とはいえ、実技のある技能試験は、初めて受ける人にとっては学科試験以上に心配という方もいるでしょう。

ここでは、第二種電気工事士の技能試験の内容や勉強方法、攻略のためのポイントについて、解説します。

第二種電気工事士の試験概要

まずは、第二種電気工事士の試験日程を確認しましょう。

【令和6年(2024年)度版】試験の日程

令和6年(2024年)度の第二種電気工事士の学科と技能試験の日程は以下のとおりです。

項目上期下期
申し込み
受付期間
令和6年3月20日(月)~4月6日(木)令和6年8月21日(月)~9月7日(木)
学科試験【CBT方式】令和6年4月22日(月)~5月19日(木)
【筆記方式】令和6年5月26日(日)
【CBT方式】令和6年9月20日(金)~10月7日(月)
【筆記方式】令和6年10月29日(日)
技能試験令和6年7月22日(土)または 7月23日(日)令和6年12月14日(土)または 12月15日(日)

上記のとおり、学科試験の合格発表の後に技能試験の対策をするには時間が足りません。技能試験にの試験対策は、余裕をもって臨みましょう。

技能試験の場合は、前もって13種類の問題が公表されているため、合格率も高いのが特徴です。

ただ、事前準備をしておかないと合格はできないので、しっかり試験対策を進めましょう。

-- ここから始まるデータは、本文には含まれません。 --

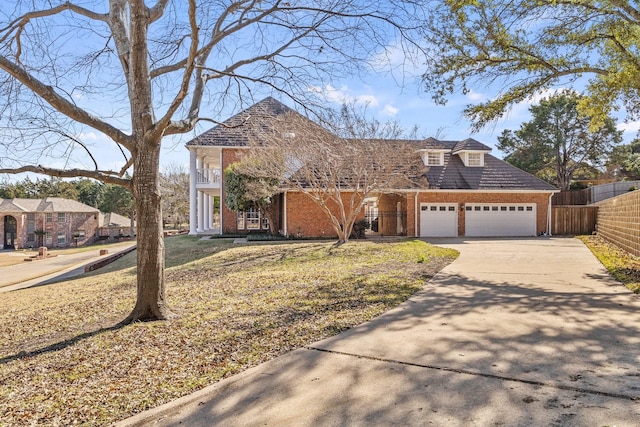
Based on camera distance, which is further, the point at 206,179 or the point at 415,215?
the point at 206,179

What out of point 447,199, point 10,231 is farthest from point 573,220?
point 10,231

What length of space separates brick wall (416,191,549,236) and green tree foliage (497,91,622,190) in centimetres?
1697

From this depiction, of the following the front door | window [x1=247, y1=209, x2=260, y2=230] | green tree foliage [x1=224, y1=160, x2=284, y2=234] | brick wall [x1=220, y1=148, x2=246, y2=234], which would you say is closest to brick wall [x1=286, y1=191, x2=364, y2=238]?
green tree foliage [x1=224, y1=160, x2=284, y2=234]

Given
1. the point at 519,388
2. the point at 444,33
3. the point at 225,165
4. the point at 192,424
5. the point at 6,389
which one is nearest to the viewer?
the point at 192,424

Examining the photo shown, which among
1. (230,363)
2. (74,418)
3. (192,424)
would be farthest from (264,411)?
(74,418)

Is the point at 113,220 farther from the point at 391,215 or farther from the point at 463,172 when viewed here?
the point at 463,172

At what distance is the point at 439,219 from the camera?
75.6 ft

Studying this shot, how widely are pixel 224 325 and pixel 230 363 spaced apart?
148 cm

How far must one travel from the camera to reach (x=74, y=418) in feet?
11.0

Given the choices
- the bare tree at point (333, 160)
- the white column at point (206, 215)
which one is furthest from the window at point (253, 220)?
the bare tree at point (333, 160)

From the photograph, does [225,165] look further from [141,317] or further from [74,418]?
[74,418]

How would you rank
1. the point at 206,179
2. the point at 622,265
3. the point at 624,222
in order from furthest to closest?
the point at 206,179
the point at 624,222
the point at 622,265

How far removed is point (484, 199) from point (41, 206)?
151 feet

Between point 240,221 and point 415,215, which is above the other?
point 415,215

次に技能試験の受験日や問題内容を紹介します。

技能試験の問題内容

項目詳細
試験内容配線図を使って配線の作業や施工
試験問題事前に公表されている候補問題から1題
試験時間40分
合格基準欠陥がなければ合格

技能試験で不合格になる方の多くがケアレスミスです。時間を意識しすぎて焦ってしまうと、つまらないミスをしてしまいます。

ミスをなくすには、実技の重要な基本作業、候補問題を繰り返して行うことです。この事前準備をしておけば合格に大きく近づきます。

技能試験本番までにやるべきこと

学科試験の本番が終わると休みたい気持ちが沸きますが、学科試験の合格発表から技能試験まで2~3ヶ月しかありません

試験勉強に費やす時間がこれだけしかないのは、不安が強くなります。独学で受ける予定の方ならなおさらでしょう。

技能試験への準備はなるべく早めに行おう

第二種電気工事士試験は毎年2回、上期と下期に実施されます。技能試験に備えるために、下記のフローに沿って進めていきましょう。

項目詳細
ステップ1教材を揃える
ステップ2技能試験候補問題を調べる
ステップ3工具・材料を揃える
ステップ4合格できる水準となるまで練習する

ステップ1 教材を揃える

まずは試験対策ができる教材を揃えましょう。

第二種電気工事士の技能試験のテキストはわかりやすいものがあるので、おすすめの本を紹介します。

ぜんぶ絵で見て覚える第2種電気工事士技能試験すい~っと合格

第二種電気工事士試験の学科編でも定評がある、すぃ~っと合格シリーズの技能試験編です。タイトルどおり、絵でイメージしやすいので、すいすい理解できます。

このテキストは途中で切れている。